Intervint alors l'Adjoint du Directeur auprès du chef de l'établissement pour enfin connaître les réelles causes à l'origine de la mise à l'écart du troisième employé. Et c'est à ce dernier de se justifier de la manière qui suit :

« Le premier est ce parfait menteur, se sachant lui-même expert en la matière, dont a vraiment besoin notre administration. Tandis que le second est plutôt fort intelligent, qualité dont il en est très conscient, mais qui demeure utile à la politique de notre groupe et institution. Par contre le troisième est, au contraire, plus juste, très franc, bien sincère envers sa conscience, ne pouvant s'y soustraire ou même se déjuger, dont le profil ne convient pas justement à nos besoins du moment ; condition qui nous pousse à s'en séparer, sans remords et sans avoir à nous justifier, car il est en mesure de nous compliquer la vie. »

Voulant sans doute faire le tour du propriétaire, et pour avoir le cœur net sinon rassuré quant à la possible ou prétendue succession de son adjoint au poste de Directeur, il lui posa cette question, en rapport avec l'équation analysée plus haut, bien autrement cette fois-ci, dans sa formule inversée pour mieux le détourner ou le débusquer, en l'apostrophant très vicieusement : « Et pour vous, Monsieur l'Adjoint, le chiffre cinq (05) est-il vraiment le résultat auquel aboutit l'addition de deux (02) avec deux (02) ? »

En vieux singe et très rodé personnage à ce genre d'exercice fastidieux, l'adjoint ne cherchait à jamais s'aventurer sur ce terrain miné. Il lui répondit avec beaucoup de tact et une grande prudence par : «Monsieur le Directeur, j'ai très attentivement écouté votre « savante question » à laquelle je n'ai malheureusement pu lui trouver la moindre réponse. Mes semblables doivent complètement s'effacer devant le génie affiché par leur supérieur, vous comprenez ! »

Revenant à lui-même, le Directeur lui confia avec beaucoup de Savoir et non moins d'amertume : « Vos propos témoignent justement de la « fibre hypocrite » qui écume notre administration en contrepartie de quelques prébendes et autres dividendes. Vous faites partie de ce genre de personnage très prisé au sein de nos institutions publiques. Vous symbolisez cet Art de vous défaire sans grande peine de tous vos potentiels concurrents, de supplanter tous les prétendants à vous déloger de votre tour d'où vous contrôlez tout ce qui se déroule au sein de la Maison. »

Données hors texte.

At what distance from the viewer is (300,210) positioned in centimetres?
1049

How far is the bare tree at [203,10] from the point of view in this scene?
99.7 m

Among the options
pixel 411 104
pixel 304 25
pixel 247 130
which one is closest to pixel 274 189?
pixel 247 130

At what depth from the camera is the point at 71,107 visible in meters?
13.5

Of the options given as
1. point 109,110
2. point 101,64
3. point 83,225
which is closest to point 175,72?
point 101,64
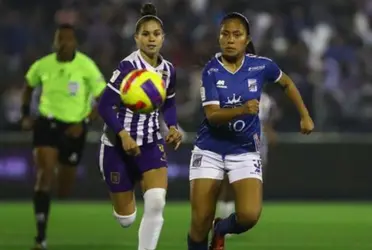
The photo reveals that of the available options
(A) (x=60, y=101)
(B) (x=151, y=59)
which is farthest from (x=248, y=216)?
(A) (x=60, y=101)

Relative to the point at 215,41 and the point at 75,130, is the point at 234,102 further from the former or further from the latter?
the point at 215,41

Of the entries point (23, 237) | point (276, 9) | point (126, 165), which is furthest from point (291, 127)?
point (126, 165)

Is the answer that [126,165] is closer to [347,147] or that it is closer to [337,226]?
[337,226]

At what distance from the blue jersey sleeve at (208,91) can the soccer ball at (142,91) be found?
0.33m

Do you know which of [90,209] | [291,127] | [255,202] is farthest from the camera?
[291,127]

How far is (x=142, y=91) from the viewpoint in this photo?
8.98 metres

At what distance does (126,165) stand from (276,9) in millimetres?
11429

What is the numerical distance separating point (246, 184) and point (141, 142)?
1.04 metres

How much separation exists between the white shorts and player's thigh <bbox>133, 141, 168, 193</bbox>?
0.31 m

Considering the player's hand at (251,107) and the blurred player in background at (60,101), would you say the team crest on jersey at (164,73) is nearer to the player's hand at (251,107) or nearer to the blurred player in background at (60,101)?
the player's hand at (251,107)

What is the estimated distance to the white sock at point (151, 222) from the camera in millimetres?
9188

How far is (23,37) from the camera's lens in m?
19.6

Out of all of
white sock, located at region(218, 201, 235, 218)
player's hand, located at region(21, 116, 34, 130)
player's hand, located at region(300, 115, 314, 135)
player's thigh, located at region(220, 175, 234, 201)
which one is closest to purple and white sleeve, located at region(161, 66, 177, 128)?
player's hand, located at region(300, 115, 314, 135)

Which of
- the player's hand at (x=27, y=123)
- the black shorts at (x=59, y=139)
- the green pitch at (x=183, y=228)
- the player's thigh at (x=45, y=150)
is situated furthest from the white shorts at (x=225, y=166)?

Tel est aussi vu notre vécu tragique et terrifiant du moment. A l'heure où le beau s'éclipse devant ces laideurs sans pudeur d'une société en perte de ses vrais repères et autres bonnes valeurs. Au point où l'apparat du charnel défie la sagesse de l'esprit et où le pilleur des richesses de la communauté est porté en triomphe pour mettre à trépas les êtres doués, sincères et très honnêtes.

Ainsi jour après jour, la dérive de la société algérienne ne fait que s'empirer ! Que s'aggraver ! Le psychanalyste Freud, s'il était encore en vie, aurait certainement trouvé beaucoup de difficultés à pouvoir diagnostiquer ce mal algérien, né de ses comportements incompréhensibles ou très opportunistes du moment.

Notre système de gouvernance, vu sous l'angle très réduit de cette administration objet du conte évoqué et l'esprit de ses dirigeants qui y officient, en est devenu, à cause de la ruse politique et de l'enrichissement sans cause, le vrai pourvoyeur, cette machine qui produit ce monstre qui mettra à genoux le pays.

Quel est donc ce futé Algérien en mesure de cataloguer Bahaeddine Tliba, lorsque celui-ci s'empresse de brandir à coups de pognon ce choix risqué du 5ème Mandat présidentiel au moment où l'intéressé lui-même n'en dit le moindre mot ?

Le fait-il à la place du premier employé ou du second, du Directeur ou de son adjoint ? Sinon est-il le plus culotté de tous pour le faire en portant l'habit de toutes ces personnes réunies ?

Une chose est sûre : il n'aimerait jamais s'identifier à ce troisième employé, viré par son employeur pour avoir dit juste et vrai, et parlé bien haut ! Lui, comme tant d'autres personnes, exerçant de très hautes fonctions étatiques !

(*) - Quotidien arabophone EL KHABAR de la première décade du mois de Novembre 2016.